Records from a collection
......

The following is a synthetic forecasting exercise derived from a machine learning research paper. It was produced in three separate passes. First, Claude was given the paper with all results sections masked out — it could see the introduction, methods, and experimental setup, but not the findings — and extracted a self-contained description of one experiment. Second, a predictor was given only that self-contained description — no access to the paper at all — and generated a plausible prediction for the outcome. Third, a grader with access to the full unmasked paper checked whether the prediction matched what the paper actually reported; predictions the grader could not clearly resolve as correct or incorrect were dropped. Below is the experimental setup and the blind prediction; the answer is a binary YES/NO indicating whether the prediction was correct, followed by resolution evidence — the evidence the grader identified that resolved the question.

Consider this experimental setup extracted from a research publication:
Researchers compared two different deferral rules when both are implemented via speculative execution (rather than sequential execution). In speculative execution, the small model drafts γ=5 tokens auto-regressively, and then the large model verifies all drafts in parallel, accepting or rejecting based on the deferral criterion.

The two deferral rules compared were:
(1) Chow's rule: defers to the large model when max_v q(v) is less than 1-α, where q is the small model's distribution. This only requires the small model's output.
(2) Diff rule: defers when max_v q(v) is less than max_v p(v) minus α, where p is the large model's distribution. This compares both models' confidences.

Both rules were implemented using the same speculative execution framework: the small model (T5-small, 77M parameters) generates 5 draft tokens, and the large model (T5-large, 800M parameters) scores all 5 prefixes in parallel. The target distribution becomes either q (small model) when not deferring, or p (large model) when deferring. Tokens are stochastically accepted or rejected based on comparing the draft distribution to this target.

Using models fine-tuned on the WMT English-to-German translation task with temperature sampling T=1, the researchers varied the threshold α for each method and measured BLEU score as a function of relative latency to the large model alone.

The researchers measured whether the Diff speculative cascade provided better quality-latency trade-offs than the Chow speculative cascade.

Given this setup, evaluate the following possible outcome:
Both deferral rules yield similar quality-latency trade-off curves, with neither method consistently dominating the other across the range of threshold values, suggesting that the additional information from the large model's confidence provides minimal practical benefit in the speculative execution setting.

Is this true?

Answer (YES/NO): NO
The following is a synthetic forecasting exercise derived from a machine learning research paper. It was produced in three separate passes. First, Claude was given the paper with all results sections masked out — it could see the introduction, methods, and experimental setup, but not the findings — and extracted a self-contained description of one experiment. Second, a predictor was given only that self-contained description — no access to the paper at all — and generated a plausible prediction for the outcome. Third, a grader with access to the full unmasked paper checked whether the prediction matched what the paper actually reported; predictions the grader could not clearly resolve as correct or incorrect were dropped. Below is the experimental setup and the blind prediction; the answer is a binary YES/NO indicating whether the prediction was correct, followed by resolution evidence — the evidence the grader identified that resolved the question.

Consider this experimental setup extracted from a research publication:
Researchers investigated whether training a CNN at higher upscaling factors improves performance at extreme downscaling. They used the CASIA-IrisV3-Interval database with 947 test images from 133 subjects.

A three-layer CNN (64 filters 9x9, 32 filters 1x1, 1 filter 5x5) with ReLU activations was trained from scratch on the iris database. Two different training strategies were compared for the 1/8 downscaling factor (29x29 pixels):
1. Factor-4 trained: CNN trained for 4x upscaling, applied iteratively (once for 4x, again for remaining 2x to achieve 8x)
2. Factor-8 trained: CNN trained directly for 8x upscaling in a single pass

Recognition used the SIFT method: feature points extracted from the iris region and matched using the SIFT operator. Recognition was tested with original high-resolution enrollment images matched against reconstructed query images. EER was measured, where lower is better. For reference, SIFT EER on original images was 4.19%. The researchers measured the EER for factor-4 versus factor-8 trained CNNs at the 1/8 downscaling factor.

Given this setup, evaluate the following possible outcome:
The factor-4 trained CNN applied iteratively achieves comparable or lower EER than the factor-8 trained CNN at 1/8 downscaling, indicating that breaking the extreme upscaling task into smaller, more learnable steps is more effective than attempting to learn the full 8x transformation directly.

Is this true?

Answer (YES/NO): YES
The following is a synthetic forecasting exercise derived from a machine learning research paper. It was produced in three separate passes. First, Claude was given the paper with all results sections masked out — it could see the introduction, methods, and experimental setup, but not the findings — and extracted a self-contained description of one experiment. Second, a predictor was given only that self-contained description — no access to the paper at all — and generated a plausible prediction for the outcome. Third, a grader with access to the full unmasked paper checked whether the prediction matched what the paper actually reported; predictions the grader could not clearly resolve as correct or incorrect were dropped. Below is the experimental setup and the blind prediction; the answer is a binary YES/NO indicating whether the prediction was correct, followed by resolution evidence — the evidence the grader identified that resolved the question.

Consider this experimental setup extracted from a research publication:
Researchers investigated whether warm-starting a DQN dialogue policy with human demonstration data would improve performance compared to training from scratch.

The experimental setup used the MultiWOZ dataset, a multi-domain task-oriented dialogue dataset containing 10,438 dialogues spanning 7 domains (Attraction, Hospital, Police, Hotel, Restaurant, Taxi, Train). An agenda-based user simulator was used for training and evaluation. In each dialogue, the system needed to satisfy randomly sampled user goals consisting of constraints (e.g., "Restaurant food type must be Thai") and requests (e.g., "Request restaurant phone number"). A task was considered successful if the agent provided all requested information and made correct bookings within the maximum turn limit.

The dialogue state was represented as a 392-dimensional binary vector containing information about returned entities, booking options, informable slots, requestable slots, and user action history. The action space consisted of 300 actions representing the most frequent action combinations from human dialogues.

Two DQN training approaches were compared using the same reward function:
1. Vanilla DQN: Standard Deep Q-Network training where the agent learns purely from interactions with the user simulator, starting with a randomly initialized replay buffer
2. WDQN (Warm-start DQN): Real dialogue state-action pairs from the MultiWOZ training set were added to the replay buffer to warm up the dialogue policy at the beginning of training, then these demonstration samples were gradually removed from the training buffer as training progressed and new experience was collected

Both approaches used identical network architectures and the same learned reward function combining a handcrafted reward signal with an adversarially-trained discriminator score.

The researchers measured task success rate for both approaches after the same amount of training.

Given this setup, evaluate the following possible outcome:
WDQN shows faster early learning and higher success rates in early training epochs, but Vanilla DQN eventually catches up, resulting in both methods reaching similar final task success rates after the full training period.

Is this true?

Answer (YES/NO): NO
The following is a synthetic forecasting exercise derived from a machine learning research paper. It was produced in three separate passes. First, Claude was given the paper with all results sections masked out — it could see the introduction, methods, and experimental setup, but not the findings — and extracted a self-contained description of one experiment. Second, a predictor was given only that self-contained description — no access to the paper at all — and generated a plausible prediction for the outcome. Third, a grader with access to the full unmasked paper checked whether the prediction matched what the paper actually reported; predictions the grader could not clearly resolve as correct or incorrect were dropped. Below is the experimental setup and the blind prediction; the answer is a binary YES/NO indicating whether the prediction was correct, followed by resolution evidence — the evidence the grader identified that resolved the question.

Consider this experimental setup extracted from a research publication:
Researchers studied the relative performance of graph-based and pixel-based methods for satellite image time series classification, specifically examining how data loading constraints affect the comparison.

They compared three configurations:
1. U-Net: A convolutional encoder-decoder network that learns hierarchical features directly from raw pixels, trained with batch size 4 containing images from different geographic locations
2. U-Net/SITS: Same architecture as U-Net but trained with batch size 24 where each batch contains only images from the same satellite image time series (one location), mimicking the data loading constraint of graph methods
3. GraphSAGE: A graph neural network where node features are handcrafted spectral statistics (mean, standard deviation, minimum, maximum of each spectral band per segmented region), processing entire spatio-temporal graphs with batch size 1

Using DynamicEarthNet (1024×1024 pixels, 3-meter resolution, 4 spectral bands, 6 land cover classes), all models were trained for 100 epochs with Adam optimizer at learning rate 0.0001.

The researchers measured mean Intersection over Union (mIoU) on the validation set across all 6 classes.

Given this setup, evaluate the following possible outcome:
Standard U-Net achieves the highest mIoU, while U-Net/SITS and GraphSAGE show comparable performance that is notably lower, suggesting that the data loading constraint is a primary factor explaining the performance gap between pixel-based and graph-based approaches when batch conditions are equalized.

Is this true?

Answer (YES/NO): NO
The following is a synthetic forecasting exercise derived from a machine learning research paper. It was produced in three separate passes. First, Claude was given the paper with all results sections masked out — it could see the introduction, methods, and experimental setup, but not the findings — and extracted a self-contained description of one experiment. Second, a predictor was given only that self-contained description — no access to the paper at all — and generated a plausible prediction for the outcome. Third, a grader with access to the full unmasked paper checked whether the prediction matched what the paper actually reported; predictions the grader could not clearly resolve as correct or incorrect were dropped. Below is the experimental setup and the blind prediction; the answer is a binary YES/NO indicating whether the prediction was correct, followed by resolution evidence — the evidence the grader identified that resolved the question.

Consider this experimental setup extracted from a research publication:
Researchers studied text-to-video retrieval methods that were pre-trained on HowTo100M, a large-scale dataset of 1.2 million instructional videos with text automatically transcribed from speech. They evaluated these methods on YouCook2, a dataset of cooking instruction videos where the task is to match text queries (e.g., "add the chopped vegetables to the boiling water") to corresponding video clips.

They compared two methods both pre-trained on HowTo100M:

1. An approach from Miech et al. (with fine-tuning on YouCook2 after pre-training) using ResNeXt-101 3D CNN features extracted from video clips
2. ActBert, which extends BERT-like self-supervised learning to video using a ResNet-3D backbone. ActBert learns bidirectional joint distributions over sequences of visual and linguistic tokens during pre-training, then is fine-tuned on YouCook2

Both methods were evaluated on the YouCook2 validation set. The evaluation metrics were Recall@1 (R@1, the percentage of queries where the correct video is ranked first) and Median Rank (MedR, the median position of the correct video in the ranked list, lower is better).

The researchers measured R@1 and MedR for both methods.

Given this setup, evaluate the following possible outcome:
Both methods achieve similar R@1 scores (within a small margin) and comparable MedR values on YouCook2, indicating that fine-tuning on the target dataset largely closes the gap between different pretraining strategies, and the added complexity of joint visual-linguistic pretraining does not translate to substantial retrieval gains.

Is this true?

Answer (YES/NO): NO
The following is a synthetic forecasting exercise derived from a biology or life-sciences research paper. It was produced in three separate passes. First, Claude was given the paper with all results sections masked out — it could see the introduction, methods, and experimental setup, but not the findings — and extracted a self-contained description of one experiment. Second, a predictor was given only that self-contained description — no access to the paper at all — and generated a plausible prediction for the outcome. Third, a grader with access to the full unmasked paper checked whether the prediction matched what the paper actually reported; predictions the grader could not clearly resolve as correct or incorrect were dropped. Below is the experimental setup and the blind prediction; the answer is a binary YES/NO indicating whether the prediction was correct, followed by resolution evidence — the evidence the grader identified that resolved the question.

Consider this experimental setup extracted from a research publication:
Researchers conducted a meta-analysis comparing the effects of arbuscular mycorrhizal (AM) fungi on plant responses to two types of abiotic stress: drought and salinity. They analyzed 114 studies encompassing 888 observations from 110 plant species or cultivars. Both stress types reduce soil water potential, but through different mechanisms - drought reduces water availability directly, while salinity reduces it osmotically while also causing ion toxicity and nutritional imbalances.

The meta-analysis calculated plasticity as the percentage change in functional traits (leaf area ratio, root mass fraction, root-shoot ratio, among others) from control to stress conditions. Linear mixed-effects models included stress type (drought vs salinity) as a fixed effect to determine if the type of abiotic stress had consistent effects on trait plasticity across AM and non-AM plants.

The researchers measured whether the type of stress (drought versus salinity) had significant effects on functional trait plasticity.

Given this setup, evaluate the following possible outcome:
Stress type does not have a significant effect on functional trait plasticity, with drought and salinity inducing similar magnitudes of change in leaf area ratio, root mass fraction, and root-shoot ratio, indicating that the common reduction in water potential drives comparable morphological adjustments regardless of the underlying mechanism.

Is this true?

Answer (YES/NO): NO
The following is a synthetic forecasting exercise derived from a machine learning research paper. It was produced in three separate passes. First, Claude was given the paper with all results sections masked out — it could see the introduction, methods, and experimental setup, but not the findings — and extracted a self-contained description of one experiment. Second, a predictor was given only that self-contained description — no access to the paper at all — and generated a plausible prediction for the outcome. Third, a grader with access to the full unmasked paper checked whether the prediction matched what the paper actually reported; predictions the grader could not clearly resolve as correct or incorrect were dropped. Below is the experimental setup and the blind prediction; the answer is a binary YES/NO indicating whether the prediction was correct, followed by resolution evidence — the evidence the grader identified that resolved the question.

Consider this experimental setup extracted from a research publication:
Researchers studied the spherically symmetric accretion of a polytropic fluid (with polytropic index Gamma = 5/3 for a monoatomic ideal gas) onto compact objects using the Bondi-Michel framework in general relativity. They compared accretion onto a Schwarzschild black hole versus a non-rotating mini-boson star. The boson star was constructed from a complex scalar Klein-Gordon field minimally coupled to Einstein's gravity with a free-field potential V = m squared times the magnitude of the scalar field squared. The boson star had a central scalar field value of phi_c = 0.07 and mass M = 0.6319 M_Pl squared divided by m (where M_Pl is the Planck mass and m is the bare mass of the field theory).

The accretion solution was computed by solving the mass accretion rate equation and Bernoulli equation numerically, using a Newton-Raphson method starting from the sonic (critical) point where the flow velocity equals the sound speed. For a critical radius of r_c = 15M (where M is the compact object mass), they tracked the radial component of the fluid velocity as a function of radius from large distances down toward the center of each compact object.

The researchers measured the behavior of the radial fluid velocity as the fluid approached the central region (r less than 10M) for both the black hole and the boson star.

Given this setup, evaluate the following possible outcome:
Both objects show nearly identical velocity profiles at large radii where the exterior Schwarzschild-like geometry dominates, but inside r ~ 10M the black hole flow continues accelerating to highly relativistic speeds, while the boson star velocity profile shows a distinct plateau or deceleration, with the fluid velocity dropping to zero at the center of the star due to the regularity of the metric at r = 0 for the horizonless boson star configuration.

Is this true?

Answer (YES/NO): NO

......

About this task: In the entries above, some lines hold the string "investigated". Copy each of them.

Reply:
Researchers investigated whether training a CNN at higher upscaling factors improves performance at extreme downscaling. They used the CASIA-IrisV3-Interval database with 947 test images from 133 subjects.
Researchers investigated whether warm-starting a DQN dialogue policy with human demonstration data would improve performance compared to training from scratch.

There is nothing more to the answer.